### Problem details:
Reproduce verbatim the lines of the records beginning with the line that contains "Can you tell which among" and continuing through the end of the records, including both the first and the last line.

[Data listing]
* begin *
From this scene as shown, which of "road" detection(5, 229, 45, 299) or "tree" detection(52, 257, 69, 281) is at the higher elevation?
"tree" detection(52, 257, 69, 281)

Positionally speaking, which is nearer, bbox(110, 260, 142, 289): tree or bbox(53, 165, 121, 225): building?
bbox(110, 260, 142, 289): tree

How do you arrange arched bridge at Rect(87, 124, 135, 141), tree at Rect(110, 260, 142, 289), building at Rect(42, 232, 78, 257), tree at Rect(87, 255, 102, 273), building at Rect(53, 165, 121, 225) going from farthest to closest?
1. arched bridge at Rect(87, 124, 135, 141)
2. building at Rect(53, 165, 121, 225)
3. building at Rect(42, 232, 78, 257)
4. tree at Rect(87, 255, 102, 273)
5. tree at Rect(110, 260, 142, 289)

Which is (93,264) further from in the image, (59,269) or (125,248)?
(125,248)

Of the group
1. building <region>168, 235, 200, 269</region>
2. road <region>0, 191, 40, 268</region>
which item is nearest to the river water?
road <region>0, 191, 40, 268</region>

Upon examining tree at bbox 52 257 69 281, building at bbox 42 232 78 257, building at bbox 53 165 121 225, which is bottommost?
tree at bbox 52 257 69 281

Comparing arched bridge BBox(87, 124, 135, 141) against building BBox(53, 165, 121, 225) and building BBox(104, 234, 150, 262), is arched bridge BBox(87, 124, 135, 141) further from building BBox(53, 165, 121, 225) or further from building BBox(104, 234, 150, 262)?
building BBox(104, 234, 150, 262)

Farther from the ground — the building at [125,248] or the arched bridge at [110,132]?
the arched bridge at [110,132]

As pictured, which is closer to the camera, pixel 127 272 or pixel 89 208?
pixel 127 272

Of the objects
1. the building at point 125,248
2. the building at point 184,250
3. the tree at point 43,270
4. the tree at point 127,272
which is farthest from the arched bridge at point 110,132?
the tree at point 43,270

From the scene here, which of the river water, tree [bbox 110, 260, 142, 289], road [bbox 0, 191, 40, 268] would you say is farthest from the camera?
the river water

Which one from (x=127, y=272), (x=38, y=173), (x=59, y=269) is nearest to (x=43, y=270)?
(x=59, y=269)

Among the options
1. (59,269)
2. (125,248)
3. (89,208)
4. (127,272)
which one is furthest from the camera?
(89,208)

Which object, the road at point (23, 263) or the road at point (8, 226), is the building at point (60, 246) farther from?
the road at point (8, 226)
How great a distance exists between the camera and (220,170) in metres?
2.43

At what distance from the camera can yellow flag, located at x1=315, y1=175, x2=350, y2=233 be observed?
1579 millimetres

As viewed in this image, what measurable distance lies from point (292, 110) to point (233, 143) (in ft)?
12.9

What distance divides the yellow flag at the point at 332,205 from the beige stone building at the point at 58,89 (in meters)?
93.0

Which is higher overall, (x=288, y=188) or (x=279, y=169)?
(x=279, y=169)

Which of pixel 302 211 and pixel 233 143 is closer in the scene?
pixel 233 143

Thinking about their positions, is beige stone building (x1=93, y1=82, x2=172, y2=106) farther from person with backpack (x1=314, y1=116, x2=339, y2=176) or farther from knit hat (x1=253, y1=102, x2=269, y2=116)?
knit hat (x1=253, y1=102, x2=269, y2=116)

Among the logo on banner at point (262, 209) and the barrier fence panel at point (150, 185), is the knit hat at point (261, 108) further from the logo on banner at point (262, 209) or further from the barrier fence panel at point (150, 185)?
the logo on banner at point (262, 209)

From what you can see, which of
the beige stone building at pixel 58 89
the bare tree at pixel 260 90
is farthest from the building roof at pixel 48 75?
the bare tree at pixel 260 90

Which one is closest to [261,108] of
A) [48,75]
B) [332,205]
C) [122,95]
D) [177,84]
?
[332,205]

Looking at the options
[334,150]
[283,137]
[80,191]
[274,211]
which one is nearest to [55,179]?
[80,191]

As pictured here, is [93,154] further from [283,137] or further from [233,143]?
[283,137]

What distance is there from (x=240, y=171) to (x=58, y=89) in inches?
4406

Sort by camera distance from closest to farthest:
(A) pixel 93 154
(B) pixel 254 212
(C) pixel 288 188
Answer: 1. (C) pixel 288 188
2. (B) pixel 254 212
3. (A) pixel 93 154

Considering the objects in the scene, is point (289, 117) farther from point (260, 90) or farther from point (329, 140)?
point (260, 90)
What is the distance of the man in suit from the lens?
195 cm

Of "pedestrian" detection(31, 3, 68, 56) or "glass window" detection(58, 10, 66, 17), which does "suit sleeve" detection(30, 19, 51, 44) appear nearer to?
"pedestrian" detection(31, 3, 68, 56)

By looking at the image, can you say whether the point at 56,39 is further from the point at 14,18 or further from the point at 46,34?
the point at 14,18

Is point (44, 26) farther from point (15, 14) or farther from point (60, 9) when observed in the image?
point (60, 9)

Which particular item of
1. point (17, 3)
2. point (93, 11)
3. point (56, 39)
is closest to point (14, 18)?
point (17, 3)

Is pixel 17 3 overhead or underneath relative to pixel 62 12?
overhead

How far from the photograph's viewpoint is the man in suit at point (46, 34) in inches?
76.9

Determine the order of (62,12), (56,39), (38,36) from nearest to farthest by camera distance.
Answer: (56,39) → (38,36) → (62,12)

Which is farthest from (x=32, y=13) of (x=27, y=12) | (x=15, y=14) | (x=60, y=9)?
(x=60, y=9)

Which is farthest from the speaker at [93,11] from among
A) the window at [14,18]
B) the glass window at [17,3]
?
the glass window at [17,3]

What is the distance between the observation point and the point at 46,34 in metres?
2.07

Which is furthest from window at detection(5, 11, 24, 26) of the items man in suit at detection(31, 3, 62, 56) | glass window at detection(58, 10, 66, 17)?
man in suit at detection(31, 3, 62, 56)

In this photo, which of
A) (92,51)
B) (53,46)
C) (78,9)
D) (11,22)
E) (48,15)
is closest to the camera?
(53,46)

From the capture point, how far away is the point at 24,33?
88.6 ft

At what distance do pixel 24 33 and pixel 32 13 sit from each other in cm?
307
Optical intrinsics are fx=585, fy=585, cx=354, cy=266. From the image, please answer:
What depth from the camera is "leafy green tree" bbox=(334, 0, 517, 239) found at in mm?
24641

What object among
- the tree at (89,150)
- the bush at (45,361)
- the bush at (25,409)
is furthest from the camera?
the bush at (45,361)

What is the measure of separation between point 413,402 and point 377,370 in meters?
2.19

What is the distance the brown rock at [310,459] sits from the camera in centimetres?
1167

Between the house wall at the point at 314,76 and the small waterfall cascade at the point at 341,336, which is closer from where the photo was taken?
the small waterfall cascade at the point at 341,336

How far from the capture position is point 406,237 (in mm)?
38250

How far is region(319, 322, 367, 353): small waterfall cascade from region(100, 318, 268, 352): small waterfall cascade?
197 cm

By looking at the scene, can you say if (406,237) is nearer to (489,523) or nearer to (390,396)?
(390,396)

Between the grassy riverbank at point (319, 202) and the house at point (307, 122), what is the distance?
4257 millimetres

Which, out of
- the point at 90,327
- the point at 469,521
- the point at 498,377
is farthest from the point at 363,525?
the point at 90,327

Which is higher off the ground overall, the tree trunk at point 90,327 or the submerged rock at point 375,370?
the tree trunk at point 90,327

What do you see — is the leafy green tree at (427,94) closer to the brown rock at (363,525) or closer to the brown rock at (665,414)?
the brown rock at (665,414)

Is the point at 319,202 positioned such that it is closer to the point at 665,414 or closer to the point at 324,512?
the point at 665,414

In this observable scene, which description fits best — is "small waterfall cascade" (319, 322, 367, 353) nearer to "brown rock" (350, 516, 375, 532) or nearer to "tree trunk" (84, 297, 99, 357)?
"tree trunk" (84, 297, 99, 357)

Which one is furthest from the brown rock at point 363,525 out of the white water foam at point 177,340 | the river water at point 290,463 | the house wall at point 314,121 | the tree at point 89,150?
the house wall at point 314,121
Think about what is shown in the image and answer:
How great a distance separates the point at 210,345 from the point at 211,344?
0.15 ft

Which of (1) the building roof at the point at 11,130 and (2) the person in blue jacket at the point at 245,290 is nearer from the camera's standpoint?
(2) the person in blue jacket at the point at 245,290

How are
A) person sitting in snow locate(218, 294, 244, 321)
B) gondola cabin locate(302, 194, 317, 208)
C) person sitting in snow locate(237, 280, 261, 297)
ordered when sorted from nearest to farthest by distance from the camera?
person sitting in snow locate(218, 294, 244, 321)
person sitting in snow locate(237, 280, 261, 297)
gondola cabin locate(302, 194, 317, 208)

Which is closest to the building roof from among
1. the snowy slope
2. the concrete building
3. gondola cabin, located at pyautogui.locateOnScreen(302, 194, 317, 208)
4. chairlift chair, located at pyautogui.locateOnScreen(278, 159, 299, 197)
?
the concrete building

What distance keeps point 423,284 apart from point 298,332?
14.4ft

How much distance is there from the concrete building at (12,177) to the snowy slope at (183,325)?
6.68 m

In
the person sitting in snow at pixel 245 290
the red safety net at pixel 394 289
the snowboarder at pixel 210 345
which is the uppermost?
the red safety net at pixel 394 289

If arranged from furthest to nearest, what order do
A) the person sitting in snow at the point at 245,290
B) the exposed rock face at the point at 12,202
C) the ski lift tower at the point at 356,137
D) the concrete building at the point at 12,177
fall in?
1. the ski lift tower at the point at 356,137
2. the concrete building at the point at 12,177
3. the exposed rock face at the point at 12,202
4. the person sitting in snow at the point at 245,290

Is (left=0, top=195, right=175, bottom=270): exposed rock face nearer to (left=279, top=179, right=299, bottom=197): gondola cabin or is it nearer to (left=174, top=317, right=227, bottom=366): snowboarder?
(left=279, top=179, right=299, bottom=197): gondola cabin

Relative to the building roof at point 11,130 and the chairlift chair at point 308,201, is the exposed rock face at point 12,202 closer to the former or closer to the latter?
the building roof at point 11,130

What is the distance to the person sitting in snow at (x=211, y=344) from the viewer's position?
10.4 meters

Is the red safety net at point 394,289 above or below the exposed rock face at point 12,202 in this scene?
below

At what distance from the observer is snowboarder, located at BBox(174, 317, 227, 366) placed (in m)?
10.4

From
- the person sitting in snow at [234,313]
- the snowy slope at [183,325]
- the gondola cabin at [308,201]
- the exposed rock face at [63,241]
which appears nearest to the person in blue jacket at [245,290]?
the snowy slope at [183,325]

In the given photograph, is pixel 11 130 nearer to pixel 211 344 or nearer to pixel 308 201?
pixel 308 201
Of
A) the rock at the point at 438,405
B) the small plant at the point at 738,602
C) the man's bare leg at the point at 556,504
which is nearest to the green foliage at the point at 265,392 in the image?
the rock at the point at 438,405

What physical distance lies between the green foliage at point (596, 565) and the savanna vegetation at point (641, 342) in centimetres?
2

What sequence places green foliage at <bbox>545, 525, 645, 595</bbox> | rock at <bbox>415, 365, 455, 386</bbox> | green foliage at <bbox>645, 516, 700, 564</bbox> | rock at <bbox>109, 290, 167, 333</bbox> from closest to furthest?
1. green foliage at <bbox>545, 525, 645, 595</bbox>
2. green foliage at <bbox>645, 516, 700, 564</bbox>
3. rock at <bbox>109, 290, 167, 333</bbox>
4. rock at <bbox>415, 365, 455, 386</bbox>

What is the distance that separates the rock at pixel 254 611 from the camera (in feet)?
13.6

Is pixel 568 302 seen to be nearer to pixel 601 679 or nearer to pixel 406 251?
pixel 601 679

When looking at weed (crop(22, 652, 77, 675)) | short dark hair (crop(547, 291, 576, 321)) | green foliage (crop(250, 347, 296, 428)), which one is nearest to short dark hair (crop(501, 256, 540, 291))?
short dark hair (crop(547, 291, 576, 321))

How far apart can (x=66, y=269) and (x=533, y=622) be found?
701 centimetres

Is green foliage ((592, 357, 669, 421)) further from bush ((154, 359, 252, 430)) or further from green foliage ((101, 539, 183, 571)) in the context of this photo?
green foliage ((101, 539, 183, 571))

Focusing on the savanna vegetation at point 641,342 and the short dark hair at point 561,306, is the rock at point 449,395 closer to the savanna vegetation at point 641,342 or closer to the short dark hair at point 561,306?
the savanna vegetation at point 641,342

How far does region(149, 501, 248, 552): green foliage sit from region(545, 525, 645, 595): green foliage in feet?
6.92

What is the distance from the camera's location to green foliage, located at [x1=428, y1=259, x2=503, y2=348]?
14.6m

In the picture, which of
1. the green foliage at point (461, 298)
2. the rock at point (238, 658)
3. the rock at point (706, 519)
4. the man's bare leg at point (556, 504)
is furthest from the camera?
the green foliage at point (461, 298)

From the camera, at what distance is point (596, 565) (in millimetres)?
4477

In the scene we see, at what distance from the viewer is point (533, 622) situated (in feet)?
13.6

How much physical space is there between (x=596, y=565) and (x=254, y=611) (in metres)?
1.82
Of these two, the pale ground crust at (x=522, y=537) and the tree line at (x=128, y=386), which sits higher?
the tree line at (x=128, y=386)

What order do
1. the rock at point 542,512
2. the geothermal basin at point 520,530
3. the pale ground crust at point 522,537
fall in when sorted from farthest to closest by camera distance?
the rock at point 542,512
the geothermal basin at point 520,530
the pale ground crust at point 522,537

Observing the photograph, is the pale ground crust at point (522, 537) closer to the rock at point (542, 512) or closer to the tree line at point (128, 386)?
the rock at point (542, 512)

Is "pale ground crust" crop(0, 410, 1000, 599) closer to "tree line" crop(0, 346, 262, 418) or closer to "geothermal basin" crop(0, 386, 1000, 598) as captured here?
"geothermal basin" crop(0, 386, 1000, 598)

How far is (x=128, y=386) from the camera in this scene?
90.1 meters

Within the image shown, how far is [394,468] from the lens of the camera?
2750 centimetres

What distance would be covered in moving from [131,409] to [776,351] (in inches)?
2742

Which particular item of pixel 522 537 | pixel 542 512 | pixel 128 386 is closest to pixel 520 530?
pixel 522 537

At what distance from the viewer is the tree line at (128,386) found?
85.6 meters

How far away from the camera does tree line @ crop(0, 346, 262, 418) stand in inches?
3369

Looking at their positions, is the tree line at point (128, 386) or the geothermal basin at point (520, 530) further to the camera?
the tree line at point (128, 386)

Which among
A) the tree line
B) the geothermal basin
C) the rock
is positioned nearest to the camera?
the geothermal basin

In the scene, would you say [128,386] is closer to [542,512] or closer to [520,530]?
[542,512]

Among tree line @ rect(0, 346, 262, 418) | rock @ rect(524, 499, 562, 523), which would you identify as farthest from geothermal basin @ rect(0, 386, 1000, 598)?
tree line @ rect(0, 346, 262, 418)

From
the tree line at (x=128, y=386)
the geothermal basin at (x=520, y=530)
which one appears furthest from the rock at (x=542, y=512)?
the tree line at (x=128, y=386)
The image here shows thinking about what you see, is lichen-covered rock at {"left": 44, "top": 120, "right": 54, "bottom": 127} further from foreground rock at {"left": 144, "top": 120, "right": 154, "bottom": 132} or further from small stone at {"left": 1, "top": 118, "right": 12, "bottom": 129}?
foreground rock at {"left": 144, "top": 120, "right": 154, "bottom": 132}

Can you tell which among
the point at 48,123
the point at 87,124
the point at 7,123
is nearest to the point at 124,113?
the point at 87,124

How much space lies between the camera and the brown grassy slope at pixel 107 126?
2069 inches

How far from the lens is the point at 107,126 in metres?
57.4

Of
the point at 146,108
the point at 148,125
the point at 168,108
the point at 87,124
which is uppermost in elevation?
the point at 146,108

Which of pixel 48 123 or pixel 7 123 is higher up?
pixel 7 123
* end *
### Response to this task:
Can you tell which among
the point at 48,123
the point at 87,124
the point at 7,123
is nearest to the point at 124,113?
the point at 87,124

How much space lies between the camera and the brown grassy slope at pixel 107 126?
2069 inches

How far from the lens is the point at 107,126 in metres?
57.4

Of
the point at 146,108
the point at 148,125
the point at 168,108
the point at 87,124
which is uppermost in elevation?
the point at 146,108

Which of pixel 48 123 or pixel 7 123 is higher up?
pixel 7 123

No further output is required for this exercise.